Rows of spatial question data
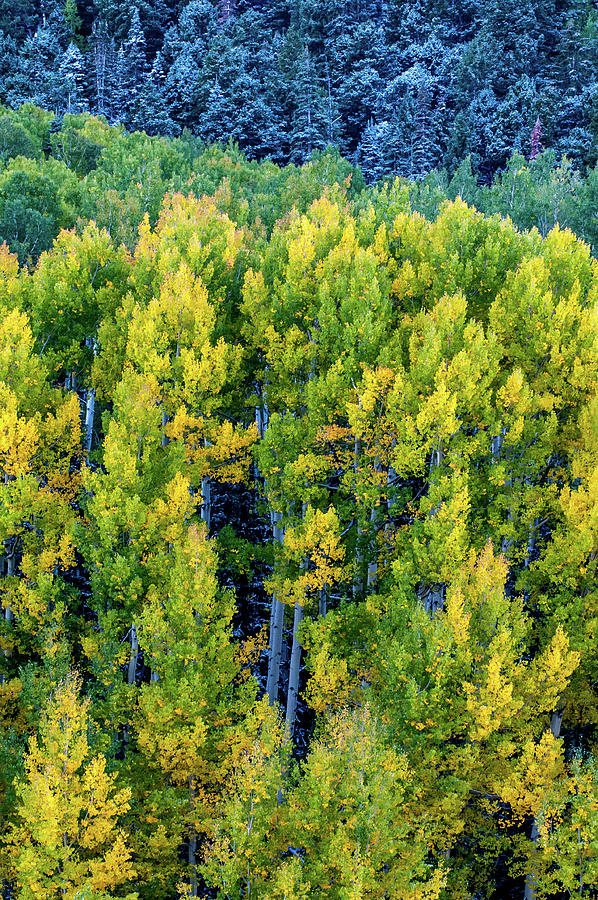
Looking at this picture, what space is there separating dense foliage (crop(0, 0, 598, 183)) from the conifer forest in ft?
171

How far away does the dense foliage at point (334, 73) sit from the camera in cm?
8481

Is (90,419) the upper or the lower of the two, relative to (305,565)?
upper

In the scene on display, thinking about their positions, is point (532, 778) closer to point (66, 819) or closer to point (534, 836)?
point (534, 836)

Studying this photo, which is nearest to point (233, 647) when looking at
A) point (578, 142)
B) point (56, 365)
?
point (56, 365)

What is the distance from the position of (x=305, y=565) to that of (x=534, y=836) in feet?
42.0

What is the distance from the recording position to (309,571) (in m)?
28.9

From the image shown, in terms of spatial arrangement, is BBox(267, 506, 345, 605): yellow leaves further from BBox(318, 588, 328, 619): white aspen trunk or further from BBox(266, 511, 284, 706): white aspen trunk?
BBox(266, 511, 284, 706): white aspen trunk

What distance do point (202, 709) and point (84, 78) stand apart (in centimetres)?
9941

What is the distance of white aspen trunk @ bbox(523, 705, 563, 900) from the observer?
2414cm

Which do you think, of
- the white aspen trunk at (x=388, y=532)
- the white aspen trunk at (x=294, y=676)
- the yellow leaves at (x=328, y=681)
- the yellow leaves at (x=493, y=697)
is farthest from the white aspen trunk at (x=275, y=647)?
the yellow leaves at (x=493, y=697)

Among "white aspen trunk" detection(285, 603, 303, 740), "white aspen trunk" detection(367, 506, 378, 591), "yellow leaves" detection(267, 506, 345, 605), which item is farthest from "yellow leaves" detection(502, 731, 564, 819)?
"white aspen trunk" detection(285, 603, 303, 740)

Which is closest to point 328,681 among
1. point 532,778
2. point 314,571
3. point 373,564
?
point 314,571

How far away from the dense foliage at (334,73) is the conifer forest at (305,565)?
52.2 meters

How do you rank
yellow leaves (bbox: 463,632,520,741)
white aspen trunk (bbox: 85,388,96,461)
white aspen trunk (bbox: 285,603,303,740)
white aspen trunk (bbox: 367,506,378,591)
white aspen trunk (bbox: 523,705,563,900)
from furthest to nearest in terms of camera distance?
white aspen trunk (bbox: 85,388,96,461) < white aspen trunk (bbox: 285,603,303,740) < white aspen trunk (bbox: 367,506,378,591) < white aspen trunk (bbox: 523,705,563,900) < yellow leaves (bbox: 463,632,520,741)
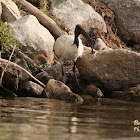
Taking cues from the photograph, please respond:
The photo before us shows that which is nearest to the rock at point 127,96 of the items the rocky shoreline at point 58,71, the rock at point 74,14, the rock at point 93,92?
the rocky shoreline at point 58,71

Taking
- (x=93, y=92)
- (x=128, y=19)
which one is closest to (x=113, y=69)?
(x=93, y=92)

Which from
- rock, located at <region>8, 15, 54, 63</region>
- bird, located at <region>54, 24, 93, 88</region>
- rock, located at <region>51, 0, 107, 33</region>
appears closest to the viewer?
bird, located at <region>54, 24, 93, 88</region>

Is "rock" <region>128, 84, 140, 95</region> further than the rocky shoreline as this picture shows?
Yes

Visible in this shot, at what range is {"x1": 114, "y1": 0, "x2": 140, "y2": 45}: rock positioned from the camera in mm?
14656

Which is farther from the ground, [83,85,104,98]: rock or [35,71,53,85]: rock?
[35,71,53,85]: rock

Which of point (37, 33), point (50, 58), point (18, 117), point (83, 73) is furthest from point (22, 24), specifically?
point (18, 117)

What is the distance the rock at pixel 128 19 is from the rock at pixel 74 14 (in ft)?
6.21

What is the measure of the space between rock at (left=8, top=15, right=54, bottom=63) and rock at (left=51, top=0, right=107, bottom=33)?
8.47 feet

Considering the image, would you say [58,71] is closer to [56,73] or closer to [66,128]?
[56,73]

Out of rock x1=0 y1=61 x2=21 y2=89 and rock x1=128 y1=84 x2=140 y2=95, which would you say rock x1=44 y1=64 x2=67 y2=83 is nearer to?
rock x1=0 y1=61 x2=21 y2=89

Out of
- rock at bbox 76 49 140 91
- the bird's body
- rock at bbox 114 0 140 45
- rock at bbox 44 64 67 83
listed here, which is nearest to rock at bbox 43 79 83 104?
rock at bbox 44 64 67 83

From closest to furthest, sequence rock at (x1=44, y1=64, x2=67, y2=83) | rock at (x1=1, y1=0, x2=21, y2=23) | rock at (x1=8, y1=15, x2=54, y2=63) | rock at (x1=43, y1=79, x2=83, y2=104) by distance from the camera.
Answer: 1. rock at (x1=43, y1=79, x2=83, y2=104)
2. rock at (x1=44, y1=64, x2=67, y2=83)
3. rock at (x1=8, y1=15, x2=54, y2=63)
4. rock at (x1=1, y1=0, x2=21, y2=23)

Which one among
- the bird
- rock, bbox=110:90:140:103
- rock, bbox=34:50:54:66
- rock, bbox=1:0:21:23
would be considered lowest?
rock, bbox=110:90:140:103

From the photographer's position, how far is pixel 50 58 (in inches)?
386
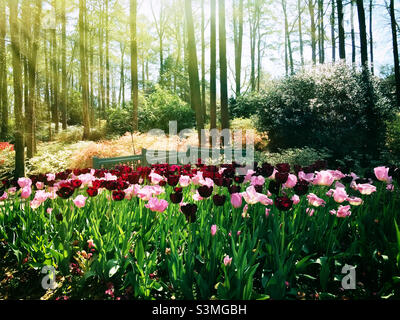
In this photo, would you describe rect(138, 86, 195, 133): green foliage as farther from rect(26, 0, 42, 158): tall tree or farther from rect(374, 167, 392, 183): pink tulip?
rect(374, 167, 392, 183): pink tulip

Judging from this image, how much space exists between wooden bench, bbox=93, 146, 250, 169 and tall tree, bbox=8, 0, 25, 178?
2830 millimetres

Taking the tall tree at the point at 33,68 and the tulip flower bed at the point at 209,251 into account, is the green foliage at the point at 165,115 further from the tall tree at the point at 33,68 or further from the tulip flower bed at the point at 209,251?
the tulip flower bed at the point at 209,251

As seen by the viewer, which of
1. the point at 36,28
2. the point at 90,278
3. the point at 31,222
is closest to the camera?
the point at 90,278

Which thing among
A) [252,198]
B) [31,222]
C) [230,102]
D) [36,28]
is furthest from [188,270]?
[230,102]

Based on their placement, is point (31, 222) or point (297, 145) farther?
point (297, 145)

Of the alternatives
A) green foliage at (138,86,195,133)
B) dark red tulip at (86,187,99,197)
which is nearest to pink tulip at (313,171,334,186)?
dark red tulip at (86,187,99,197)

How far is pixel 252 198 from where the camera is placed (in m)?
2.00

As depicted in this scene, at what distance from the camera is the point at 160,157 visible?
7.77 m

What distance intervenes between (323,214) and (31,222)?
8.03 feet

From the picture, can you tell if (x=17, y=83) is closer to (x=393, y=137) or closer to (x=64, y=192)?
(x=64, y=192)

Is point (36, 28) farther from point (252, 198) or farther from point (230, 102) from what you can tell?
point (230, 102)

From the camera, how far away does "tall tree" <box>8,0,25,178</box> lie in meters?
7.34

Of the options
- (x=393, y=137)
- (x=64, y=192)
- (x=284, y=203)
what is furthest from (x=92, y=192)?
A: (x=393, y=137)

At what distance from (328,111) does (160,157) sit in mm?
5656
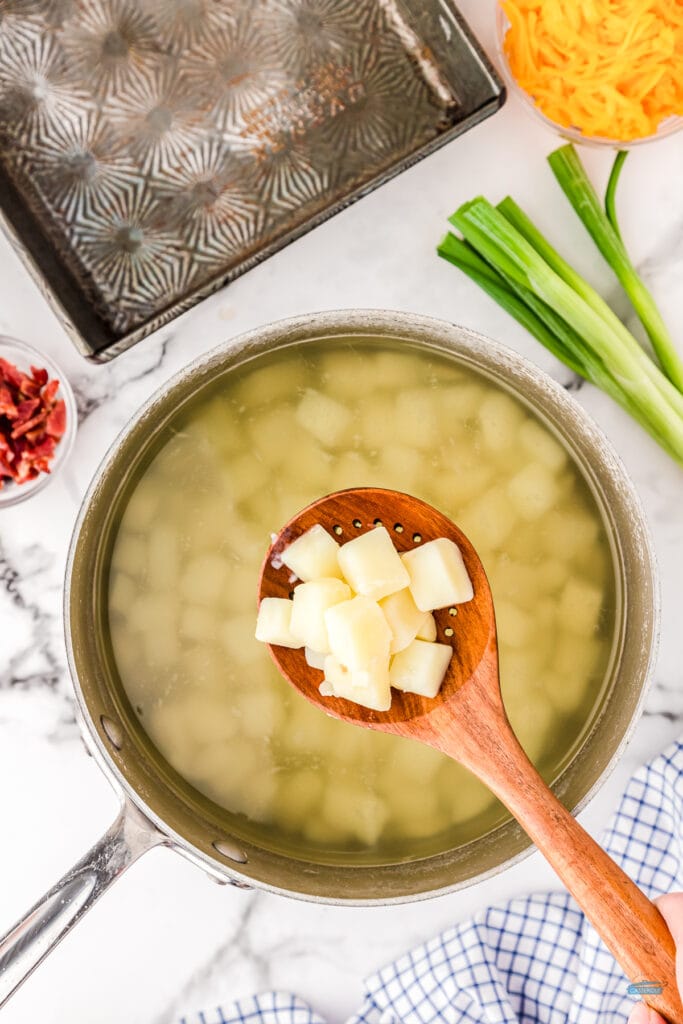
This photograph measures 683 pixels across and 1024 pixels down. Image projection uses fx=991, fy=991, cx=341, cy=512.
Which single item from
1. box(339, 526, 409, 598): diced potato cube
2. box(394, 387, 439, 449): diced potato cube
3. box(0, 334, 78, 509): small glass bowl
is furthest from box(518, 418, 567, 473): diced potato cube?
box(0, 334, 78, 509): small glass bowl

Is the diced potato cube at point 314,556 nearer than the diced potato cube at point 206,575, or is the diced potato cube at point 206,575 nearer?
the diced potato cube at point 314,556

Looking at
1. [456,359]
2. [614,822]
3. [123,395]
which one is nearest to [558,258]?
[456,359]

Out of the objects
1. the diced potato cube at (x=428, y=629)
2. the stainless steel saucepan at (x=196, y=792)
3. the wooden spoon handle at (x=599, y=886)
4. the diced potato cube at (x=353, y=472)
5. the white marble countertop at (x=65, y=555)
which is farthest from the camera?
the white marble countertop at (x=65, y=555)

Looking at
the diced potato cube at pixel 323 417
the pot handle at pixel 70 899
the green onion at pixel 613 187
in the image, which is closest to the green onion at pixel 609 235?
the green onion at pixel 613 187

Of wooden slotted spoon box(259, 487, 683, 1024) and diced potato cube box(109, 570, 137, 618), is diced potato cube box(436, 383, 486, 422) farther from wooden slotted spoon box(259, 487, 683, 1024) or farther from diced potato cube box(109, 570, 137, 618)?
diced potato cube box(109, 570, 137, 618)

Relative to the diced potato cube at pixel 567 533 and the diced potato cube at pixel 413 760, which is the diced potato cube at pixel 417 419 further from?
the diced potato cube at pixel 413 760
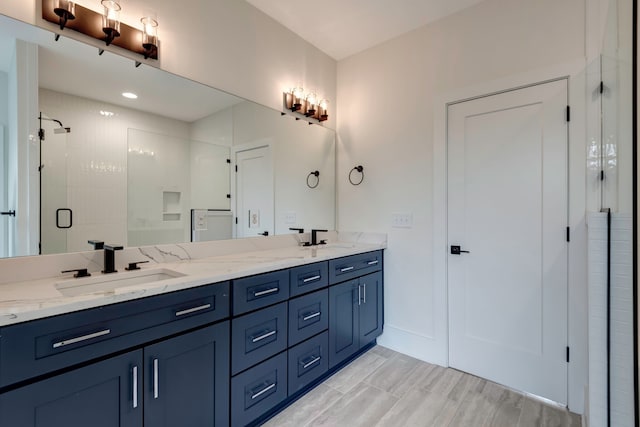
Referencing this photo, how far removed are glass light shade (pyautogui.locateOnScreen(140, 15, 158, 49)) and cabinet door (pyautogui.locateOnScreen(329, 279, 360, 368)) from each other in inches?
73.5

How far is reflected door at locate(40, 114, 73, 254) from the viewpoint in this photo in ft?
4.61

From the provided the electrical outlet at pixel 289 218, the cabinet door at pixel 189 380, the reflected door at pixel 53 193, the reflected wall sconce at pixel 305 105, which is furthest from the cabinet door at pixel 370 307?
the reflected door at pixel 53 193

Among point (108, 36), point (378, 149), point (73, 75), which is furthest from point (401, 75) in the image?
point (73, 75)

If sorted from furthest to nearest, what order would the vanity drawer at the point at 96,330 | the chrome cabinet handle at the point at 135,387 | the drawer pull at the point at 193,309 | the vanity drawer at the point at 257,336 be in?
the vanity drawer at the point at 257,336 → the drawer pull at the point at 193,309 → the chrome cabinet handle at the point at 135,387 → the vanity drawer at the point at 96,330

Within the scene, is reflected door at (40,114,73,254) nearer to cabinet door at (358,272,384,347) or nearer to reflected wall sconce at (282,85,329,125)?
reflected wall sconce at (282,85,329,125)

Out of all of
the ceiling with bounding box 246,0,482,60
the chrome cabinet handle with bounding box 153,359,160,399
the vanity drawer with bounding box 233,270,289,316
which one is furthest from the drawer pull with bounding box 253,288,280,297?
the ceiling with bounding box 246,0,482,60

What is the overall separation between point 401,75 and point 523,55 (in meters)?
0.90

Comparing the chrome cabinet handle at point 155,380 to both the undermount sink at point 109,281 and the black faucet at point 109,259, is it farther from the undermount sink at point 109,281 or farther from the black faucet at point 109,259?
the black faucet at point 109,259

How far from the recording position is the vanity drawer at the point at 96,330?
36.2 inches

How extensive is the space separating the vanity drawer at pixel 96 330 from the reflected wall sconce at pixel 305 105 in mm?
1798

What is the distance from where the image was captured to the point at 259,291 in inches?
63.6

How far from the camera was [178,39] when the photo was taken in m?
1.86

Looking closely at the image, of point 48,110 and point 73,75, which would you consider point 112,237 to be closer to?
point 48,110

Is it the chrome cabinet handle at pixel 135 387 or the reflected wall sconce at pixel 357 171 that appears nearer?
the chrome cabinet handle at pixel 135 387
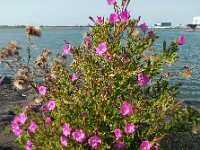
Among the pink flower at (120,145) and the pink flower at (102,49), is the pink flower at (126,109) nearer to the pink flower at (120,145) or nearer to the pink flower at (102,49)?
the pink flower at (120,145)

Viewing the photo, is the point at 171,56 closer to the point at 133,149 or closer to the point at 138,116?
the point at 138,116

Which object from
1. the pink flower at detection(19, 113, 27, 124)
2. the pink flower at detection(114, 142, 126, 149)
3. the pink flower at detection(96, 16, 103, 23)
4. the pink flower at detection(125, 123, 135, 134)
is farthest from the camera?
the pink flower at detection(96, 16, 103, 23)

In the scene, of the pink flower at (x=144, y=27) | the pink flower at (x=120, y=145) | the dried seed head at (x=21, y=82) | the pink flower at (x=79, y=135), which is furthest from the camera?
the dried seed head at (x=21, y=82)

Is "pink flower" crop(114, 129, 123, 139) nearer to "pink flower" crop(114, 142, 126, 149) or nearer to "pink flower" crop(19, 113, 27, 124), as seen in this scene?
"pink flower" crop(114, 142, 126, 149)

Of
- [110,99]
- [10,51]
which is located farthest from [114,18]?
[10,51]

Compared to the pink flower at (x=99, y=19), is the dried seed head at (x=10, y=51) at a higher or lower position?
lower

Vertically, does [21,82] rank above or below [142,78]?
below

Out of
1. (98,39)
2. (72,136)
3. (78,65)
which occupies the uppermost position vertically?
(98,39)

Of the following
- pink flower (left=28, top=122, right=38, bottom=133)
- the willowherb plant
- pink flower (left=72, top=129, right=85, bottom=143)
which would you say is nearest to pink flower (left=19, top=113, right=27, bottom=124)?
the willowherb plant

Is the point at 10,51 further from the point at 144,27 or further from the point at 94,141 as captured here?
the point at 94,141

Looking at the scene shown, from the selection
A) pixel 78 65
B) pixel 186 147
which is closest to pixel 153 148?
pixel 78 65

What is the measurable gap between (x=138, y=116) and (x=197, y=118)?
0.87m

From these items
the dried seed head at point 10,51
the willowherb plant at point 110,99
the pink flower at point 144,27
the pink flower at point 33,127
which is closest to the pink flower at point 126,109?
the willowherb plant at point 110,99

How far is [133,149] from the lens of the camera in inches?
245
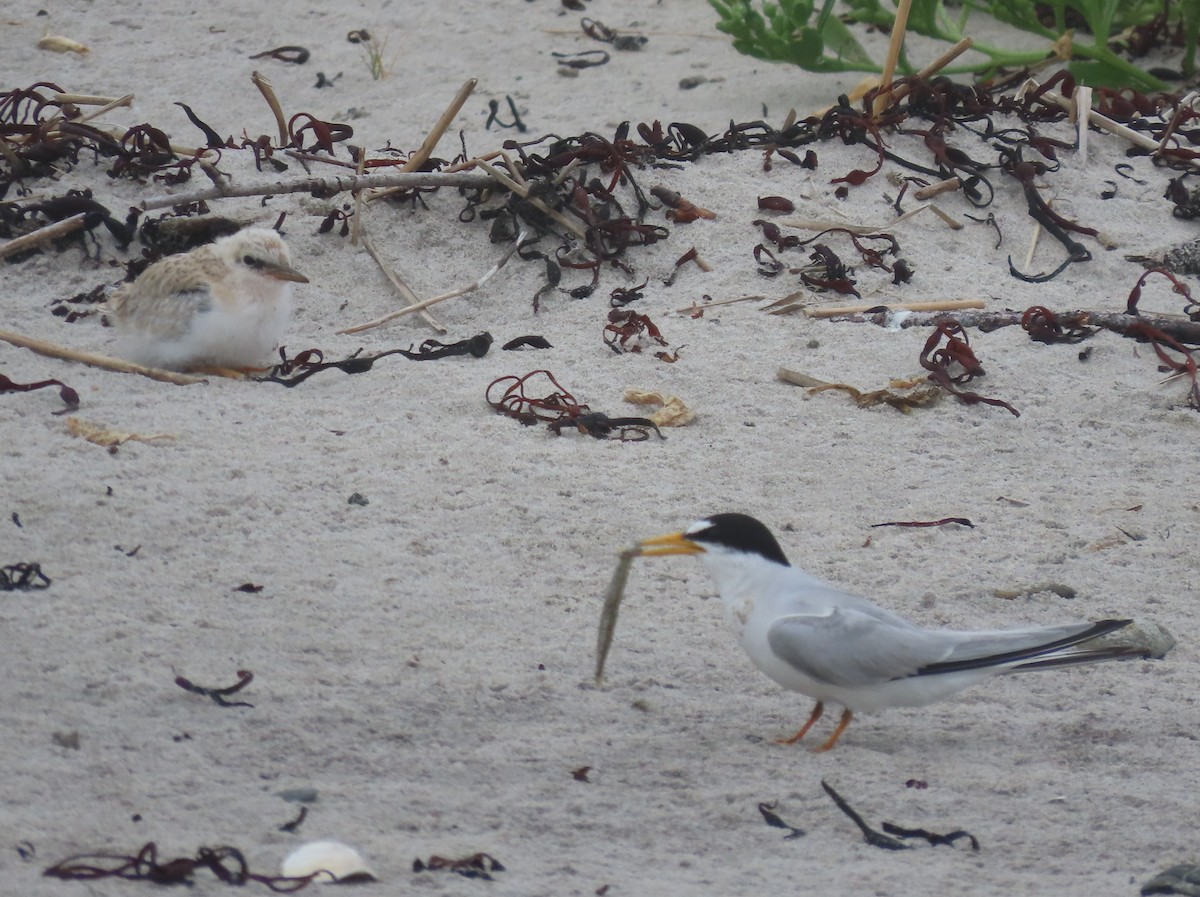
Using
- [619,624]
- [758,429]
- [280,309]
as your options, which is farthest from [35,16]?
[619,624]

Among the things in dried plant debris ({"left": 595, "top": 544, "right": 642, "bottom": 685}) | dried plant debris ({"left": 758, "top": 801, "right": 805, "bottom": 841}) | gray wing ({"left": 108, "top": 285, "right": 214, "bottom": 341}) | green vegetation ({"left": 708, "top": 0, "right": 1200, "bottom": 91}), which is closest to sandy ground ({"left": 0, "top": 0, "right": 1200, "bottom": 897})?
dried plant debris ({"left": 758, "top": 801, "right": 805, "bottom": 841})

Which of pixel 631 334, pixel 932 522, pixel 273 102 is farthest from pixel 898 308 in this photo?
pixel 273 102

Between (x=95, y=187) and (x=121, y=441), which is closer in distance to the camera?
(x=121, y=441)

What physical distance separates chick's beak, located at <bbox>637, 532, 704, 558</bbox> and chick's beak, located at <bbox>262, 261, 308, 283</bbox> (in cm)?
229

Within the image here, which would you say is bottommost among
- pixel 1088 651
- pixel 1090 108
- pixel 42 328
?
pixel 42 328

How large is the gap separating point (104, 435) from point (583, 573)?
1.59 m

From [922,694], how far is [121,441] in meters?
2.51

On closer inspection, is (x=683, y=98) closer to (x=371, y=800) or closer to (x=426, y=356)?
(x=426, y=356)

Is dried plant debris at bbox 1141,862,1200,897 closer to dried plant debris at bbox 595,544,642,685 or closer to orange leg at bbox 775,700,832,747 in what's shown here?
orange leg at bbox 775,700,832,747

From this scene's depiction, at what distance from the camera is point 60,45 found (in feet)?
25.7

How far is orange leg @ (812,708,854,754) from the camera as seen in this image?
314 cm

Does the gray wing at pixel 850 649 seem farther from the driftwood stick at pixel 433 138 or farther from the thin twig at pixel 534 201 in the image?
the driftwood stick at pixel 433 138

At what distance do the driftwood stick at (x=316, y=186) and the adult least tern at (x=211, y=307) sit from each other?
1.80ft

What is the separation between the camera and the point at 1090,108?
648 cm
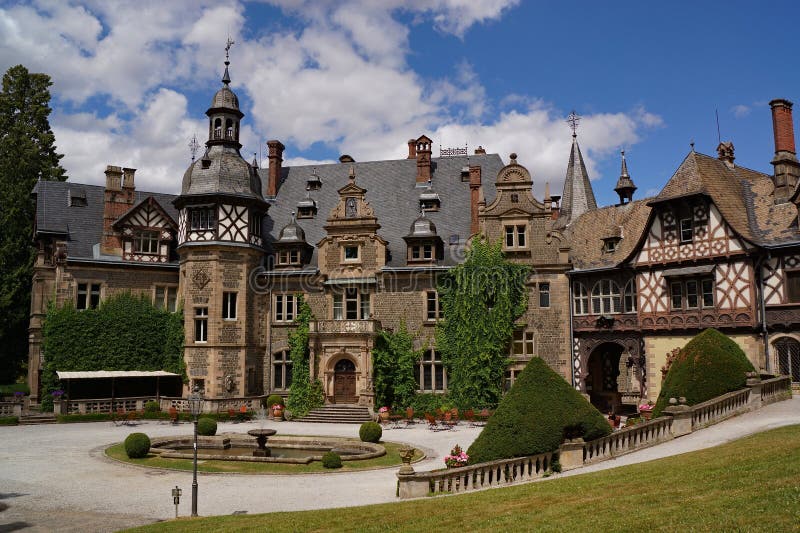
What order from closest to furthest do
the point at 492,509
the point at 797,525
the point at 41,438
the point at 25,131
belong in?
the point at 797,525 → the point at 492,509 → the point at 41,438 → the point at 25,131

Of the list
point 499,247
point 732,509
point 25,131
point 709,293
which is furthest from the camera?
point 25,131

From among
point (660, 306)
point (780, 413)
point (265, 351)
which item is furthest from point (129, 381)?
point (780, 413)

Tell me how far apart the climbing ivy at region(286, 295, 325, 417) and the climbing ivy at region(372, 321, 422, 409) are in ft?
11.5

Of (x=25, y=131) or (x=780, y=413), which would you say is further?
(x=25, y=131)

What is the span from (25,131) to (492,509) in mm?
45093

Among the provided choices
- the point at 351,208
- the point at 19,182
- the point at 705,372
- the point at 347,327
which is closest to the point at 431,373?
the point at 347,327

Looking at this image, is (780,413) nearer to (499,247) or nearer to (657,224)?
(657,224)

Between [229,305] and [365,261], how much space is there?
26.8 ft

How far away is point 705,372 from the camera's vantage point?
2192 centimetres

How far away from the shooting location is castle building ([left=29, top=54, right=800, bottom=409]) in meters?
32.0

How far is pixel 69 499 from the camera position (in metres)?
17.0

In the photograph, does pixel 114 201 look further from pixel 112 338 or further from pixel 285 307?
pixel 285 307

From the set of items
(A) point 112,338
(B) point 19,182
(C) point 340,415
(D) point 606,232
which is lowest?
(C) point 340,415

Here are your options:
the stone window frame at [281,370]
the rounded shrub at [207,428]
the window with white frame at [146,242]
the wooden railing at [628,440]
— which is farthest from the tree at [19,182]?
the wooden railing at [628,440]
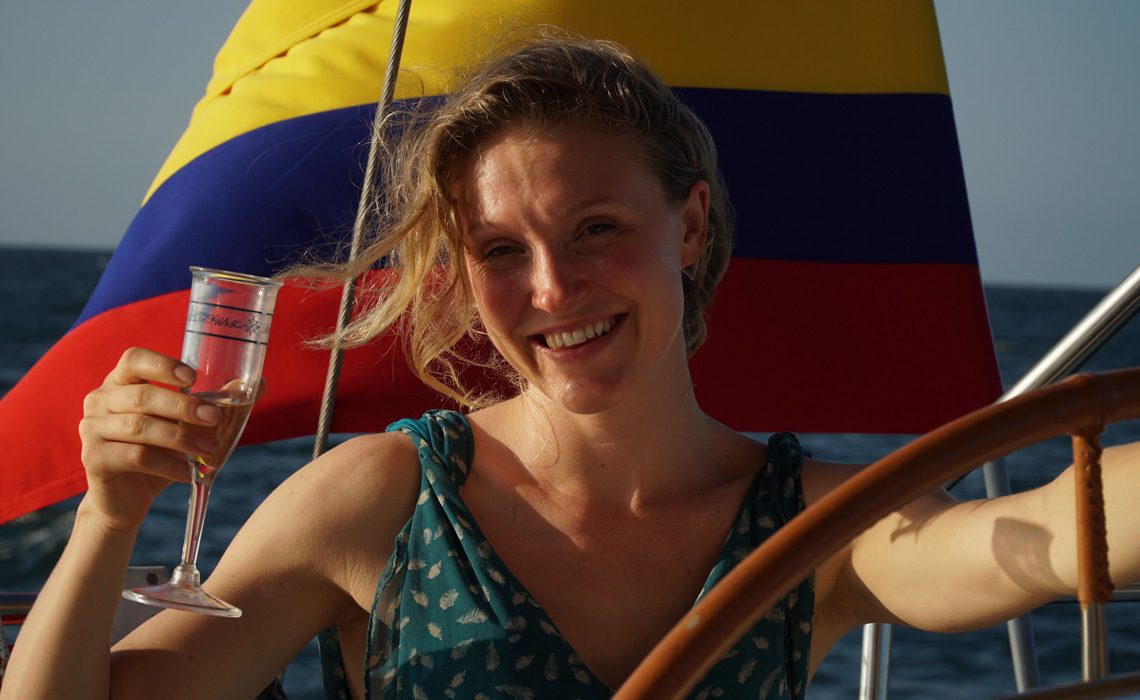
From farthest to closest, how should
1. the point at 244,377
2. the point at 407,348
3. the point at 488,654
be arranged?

> _Exercise prompt_: In the part of the material that opens with the line containing "Which one among" and closes with the line containing "2830 millimetres", replace "tall tree" with "oak tree" and leave everything else unchanged. Give only those lines, and leave out the pictures.

> _Solution_:
Which one among
- the bird
- rock, bbox=110:90:140:103
- rock, bbox=34:50:54:66
- rock, bbox=1:0:21:23
would be considered lowest?
rock, bbox=110:90:140:103

From the photographer's position, how far is pixel 50 58 (in inches)?
386
In this photo, would you describe rect(138, 86, 195, 133): green foliage as farther from rect(26, 0, 42, 158): oak tree or farther from rect(374, 167, 392, 183): pink tulip?
rect(374, 167, 392, 183): pink tulip

Judging from this image, how much space exists between wooden bench, bbox=93, 146, 250, 169 and oak tree, bbox=8, 0, 25, 178?
2830 millimetres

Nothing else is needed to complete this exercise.